When you first begin to lift weights it can be tempting to focus more on the actual weight on the bar rather than the biomechanics of the movement. Don’t fool yourself, a poor technique will catch up with you in the long run.

Ideally, you’d start your training session with foam rolling for 5 minutes and then move into a few dynamic stretches and activation drills for your shoulders and hips. It doesn’t have to be anything incredibly lengthy but it will make a drastic difference if you incorporate these elements in the long run.

 

Most Effective Muscle Building Exercises

 

  • Deadlifts

  • Squats

  • Dips

  • Chin Ups

  • Bench Press

  • Overhead Press

  • Rows

 

You Can Only Train as Hard as You Recover

 

Do not underestimate the importance of recovery. Your recovery outside of the gym will determine your training frequency, duration, and intensity.

 

Rest

 

Muscle groups need time to recover, you can’t expect your chest and shoulders to be firing on all cylinders if you hit 8 sets of bench yesterday.

Most muscles can sufficiently recover in roughly 48 hours so working them every other day is a good place to start, hence why most beginner total body programs are based on a 1 day on, 1 day off setup.

 

Sleep

 

Sleep is without a doubt one of the most under-utilized performance enhancing aids. There is an entire area of research dedicated to just sleep and the effects on body composition and muscle growth.

 

Stress

 

Stress can be good at times; training is a stressor, right? Sure it is, but when you have multiple stressors in your life that are weighing on you mentally and physically, you’ll quickly begin to notice negative effects on your health and performance.

 

Spend 5-10 minutes each day in complete silence, unplugged from social media or electronics.

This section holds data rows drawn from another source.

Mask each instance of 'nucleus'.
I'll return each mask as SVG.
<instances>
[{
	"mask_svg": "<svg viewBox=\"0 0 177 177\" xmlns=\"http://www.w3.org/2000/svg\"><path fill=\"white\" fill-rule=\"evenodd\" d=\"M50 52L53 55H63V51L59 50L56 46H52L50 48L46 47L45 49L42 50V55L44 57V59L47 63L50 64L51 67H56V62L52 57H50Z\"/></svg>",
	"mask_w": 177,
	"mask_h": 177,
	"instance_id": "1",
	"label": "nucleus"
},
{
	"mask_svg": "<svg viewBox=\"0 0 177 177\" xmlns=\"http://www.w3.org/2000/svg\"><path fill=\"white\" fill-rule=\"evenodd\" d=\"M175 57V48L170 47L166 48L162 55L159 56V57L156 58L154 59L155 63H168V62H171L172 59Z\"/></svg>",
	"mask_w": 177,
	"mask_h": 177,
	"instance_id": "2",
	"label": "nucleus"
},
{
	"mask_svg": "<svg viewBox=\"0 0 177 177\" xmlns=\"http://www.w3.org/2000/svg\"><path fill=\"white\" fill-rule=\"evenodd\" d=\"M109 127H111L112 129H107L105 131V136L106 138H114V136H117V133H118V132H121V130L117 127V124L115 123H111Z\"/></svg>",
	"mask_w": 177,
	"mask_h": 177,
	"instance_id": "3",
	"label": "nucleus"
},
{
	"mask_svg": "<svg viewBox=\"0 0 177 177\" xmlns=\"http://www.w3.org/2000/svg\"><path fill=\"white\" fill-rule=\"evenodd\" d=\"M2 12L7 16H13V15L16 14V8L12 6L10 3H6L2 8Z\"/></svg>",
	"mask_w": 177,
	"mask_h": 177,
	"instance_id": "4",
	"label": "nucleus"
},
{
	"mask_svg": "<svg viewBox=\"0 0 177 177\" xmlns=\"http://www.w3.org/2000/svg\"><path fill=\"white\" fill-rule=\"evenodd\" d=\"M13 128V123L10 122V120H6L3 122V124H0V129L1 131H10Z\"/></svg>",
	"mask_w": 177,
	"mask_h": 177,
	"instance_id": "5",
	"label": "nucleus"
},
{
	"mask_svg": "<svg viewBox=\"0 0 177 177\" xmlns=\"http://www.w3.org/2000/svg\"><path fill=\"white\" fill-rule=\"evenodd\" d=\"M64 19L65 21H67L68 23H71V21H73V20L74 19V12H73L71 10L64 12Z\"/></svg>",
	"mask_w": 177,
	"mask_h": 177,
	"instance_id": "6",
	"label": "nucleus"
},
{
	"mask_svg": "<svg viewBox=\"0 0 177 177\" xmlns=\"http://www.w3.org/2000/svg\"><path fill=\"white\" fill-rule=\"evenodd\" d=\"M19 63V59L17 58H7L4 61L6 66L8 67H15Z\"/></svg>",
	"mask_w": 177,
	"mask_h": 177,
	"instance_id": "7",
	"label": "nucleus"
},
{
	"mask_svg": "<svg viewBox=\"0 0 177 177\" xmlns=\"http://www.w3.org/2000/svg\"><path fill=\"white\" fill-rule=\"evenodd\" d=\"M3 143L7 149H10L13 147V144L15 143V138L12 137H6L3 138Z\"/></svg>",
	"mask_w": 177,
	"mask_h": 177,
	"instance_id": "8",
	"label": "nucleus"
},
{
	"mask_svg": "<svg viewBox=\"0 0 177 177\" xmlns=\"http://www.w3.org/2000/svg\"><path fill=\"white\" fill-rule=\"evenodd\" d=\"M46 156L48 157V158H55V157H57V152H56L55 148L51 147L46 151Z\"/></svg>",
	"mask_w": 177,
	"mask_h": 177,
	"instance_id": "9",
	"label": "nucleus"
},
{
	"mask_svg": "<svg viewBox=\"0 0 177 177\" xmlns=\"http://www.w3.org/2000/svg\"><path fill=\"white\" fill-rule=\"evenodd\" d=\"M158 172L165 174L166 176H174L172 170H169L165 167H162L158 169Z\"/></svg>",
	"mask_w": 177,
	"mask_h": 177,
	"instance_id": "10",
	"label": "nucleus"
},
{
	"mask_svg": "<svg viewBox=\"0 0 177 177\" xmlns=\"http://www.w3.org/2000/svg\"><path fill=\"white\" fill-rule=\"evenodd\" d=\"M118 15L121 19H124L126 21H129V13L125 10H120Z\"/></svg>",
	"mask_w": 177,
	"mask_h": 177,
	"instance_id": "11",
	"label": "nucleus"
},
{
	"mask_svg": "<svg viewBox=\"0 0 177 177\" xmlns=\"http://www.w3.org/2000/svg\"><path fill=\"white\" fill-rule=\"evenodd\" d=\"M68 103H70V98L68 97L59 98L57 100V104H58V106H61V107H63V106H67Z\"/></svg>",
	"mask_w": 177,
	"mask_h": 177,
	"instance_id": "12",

You’ll be surprised just how difficult this can be but it’s important to get away from the constant stress of updates, texts, and incessant messages.

 

 

Most Important Muscle Building Tips:

 

Muscle building isn’t complicated, just make sure you remember these 11 important tips:

 

  1. Nothing happens until you nail your nutrition.

  2. Focus on progressive overload with either more weight, reps, or sets.

  3. Stick to compound exercises.

  4. Don’t abuse training frequency (at least not initially) – more doesn’t always equate to better.

  5. Minimise stress and maximise recovery.

  6. Sleep as much as possible; nap frequently.

  7. Stick to whole foods but don't be afraid to incorporate some processed options (10-15% of calories) if appetite is poor and you consistently lose weight.

  8. Eat 250-500 calories above your BMR.

  9. Emphasise protein at every meal and eat 2.2g/kg of bodyweight.

  10. Gain 0.25kg (intermediates) or 0.5kg (beginners) of bodyweight per week.

  11. Adjust calories up or down according to weekly weight loss/gain.